2020 has been a tough year for businesses. Though the year opened with a generally strong economy, the novel coronavirus pandemic caused widespread shutdowns and, as these have persisted, pushed some businesses to close entirely. On the other hand, many companies have successfully shifted their operations, and a whole group of creative entrepreneurs have filed for business licenses, spotting new, unmet needs in the midst of the pandemic. Regardless of industry, though, it’s a strange time to own a business, and with no end to the pandemic in sight, a growing number of owners are considering the possibility of filing for bankruptcy.
If your business’s finances are tight and you’re worried about meeting your obligations, it’s important to understand all of your options. Filing for bankruptcy can take a number of different forms depending on your financial circumstances and your hopes for your professional future. This is what you need to know to get started.
There Are Many Types Of Bankruptcy
Bankruptcy is hardly a one size fits all process, so before you decide whether or not you even plan to file, it’s important to know what options you’ll have available to you. For the typical small, sole proprietorship, this means choosing between Chapter 7 and Chapter 13 bankruptcy.
Chapter 7 bankruptcy is a good plan if you went a totally clean slate because you have few assets and are far behind on your expenses. That’s because Chapter 7 bankruptcy doesn’t require a repayment plan, and it can even be used to discharge both business and personal debts. With Chapter 13 bankruptcy, on the other hand, businesses negotiate a repayment plan with their creditors and are able to reorganize their operations. Chapter 13 bankruptcy and similar versions for large corporations explain why you may read about a business that filed for bankruptcy yet continued to operate; they simply reorganized their business.
The Pandemic Created New Options
Chapter 7 and Chapter 13 bankruptcy are standard filing options available to businesses regardless of other economic circumstances. However, since the start of the pandemic, the US government has created additional options, along with programs designed to help keep companies afloat, such as the Paycheck Protection Program, which incentivized keeping employees on payroll despite shutdowns and reduced business. In a similar vein, the CARES Act modified the previous year’s Small Business Reorganization Act to allow more small businesses to qualify for Chapter 11 bankruptcy.
What makes Chapter 11 bankruptcy different from Chapter 7 or Chapter 13 filings? In principle, this model is more like Chapter 13 because it is founded on a repayment plan and because it enables the business in question to reorganize its structure in hopes of continuing to operate. Additionally, Chapter 11 filings need to be approved by a judge. Prior to its modifications under the CARES Act, though, Chapter 11 bankruptcy was really only available to larger corporations, privileging their ability to continue operating, but now small businesses have more continuity options.
Continuity Comes With Challenges
Small businesses historically have opted for Chapter 7 bankruptcy because it freed them of obligations; Chapter 7 bankruptcy is the closest thing to a blank slate that small business owners have access to. On the other hand, per subchapter V, businesses that file for Chapter 11 bankruptcy are required to contribute all of their disposable income to paying their creditors for the next three to five years. That means these businesses can’t build up any additional personal or professional security during this period as everything above living and operational expenses must be paid toward their debt.

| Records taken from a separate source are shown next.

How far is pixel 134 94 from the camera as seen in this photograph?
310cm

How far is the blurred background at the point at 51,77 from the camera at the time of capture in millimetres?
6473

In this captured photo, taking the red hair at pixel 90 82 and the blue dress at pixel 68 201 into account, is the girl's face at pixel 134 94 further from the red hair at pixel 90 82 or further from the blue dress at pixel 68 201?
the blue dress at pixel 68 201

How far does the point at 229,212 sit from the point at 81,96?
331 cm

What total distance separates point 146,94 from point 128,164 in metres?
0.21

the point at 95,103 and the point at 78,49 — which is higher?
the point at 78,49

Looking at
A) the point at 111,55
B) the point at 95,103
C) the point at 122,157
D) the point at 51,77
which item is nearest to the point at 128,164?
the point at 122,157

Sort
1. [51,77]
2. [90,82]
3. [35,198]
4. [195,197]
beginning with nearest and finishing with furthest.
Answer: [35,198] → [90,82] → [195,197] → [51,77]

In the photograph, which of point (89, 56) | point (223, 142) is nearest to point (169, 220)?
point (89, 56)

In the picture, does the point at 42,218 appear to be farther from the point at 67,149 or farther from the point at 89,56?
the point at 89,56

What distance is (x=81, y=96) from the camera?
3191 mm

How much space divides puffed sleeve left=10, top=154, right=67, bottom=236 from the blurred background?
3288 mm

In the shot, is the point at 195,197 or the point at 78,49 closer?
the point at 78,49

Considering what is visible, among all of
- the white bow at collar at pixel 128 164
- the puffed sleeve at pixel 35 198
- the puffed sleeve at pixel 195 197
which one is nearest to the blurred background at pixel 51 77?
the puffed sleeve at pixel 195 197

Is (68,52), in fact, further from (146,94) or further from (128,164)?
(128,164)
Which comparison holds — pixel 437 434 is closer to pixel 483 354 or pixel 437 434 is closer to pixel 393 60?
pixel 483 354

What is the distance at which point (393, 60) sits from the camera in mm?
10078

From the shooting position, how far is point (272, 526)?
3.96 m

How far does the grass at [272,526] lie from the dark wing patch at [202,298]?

Bankruptcy is always a possibility for small businesses, as is simply shutting down. That’s because, as optimistic as every owner would like to be, operating a small business is challenging and it’s rarely profitable during the first few years. At the end of the day, then, your goal should be to make the best choice for yourself, your employees, and your business, and as frustrating as it may be, sometimes filing for bankruptcy is the best choice.